Weapons of Mass Oppression Lauched Against Baha’is of Iran!

by keyvan
Seven Baha'i educators currently serving prison terms are (top row, left to right): Mahmoud Badavam, Ramin Zibaie, Riaz Sobhani, Farhad Sedghi; (bottom row, left to right) Noushin Khadem, Kamran Mortezaie, and Kamran Rahimian.

“Iran’s greatest concern is weapons of mass repression”, is the headline in the July 11, 2012 issue of Examinerwritten by Randi Dobbs addressing the plight of the mass repression of anyone with ideas including the Baha’i community; much feared by the Islamic Republic Regime. The article eloquently explains:

The Iranian state is at war with its own people — not a military war with armed confrontation, but a war of ideas, nonetheless, and the government is losing. Whether the regime realizes it or not, every Iranian citizen is a soldier in this war and the casualty list includes not just Baha’is but journalists, students, artists, women’s rights advocates and virtually anyone perceived to be at odds with the regime. If the Iranian government has its way, it will pursue new ways to use the Internet to conduct mass surveillance of its own people, further restricting the free flow of information.

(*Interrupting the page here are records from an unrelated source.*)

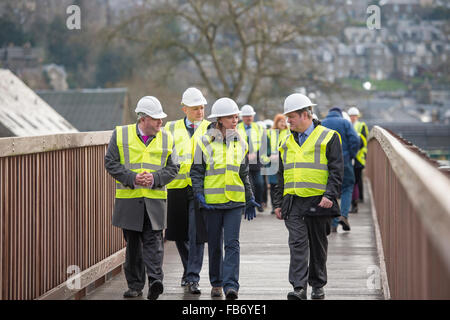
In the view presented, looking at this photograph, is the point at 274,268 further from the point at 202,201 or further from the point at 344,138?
the point at 344,138

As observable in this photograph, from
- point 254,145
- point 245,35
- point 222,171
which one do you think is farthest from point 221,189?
point 245,35

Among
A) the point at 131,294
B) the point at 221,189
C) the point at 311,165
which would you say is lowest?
the point at 131,294

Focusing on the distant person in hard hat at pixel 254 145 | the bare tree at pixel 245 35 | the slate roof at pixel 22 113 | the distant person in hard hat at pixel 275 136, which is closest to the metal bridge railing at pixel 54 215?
the distant person in hard hat at pixel 254 145

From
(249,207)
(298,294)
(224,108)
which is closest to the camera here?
(298,294)

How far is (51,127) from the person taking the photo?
60.9 metres

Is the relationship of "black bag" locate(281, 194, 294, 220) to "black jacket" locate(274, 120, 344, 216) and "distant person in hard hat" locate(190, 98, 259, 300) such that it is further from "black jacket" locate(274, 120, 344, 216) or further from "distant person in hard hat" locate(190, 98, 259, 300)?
"distant person in hard hat" locate(190, 98, 259, 300)

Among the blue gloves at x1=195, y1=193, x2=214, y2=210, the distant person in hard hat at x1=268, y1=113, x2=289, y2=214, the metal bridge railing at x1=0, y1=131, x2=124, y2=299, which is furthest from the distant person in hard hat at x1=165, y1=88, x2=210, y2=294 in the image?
the distant person in hard hat at x1=268, y1=113, x2=289, y2=214

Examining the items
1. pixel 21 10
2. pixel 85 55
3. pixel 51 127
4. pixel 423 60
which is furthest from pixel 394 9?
pixel 51 127

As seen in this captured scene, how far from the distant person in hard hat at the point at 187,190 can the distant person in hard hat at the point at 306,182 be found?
0.99 metres

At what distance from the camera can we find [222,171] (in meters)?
7.75

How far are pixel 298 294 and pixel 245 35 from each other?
45383 mm

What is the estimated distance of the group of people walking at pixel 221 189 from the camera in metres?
7.54

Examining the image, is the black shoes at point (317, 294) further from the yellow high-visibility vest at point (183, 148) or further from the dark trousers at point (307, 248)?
the yellow high-visibility vest at point (183, 148)

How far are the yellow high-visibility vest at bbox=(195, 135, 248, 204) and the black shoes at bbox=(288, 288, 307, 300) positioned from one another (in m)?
0.96
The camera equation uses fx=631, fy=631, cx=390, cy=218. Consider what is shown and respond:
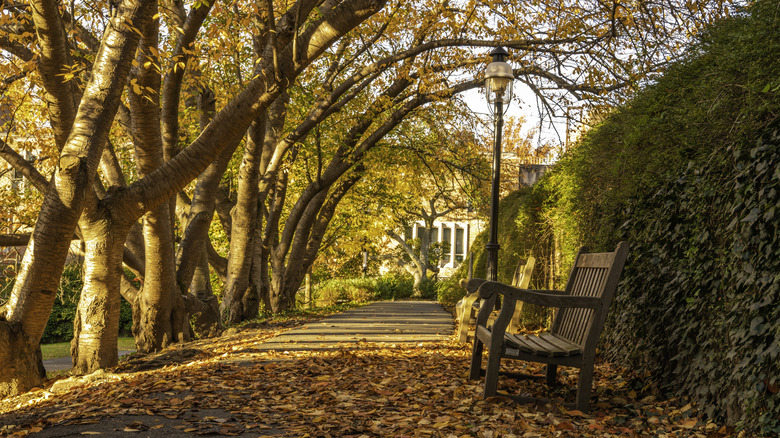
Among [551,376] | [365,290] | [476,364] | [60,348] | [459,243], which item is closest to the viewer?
[551,376]

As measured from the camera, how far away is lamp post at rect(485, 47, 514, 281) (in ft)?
25.9

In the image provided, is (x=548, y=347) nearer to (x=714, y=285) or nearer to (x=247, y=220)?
(x=714, y=285)

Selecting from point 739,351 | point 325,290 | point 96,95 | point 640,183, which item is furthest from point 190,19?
point 325,290

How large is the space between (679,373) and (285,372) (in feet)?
10.9

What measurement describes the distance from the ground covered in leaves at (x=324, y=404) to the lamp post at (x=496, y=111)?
1.77 metres

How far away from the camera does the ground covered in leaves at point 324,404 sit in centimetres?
373

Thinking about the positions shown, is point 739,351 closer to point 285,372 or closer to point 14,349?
point 285,372

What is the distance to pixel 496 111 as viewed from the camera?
8430 millimetres

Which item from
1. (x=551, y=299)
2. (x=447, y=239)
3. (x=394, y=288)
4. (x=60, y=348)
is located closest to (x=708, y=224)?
(x=551, y=299)

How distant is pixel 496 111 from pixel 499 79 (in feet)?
1.37

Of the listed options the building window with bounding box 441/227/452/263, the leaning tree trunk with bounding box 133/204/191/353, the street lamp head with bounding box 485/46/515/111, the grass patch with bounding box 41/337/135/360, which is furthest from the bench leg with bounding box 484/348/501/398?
the building window with bounding box 441/227/452/263

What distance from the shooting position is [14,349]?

What is unique about the Baha’is that has been such a focused target of the Islamic Regime’s oppression and persecution from the very beginning? One obvious guess is that the Baha’i community has the magic combination of peaceful and civilized orientation towards all including the Islamic Regime but at the same time is clear about and committed to  its principles, universal values, morals, and high aspirations for the good of all people and betterment of the world including the birth place of their Faith, Iran. The Baha’is are audacious but loving in their standing for the principle of the oneness of all humanity, the oneness of God and the oneness of all religion. They believe that if religion wishes to play a role in the advancement of human civilization, religion must stop dividing and be about uniting all humanity as one family.

This oneness is what the director of the documentary “I AM”  Tom Shadyack so effectively has documented. I AM is a 2011 documentary film written, narrated, and directed by Tom Shadyac. The documentary explores Shadyac’s personal journey after a 2007 bicycle accident, “the nature of humanity” and “world’s ever-growing addiction to materialism.”

A group of my colleagues attending Education Under Fire documentary screening seemed angered by the situation of the Baha’i students being banned to attend university in Iran and BIHE faculty arrested and put in prison. They argued that there are many reasons for the cruel and inhumane behavior of the Iranian Islamic Republic Regime towards its noble and peaceful Baha’i citizens. One major reason, they are convinced, is fear of Baha’i ideas and ideals. Another is jealousy of popularity of Baha’i values such as oneness of all mankind, equality of women and men, harmony of science and religion, independent investigation of truth to name a few. They all see that amongst the young and educated population, specially women in Iran, Baha’i ideals opens a window of hope for the future. They are amused that the Islamic Republic Regime can be ignorant to such outrageous degree of the force of ideas that its time has come. The Islamic Republic’s  biggest problem which has no cure, they say, is IGNORANCE!!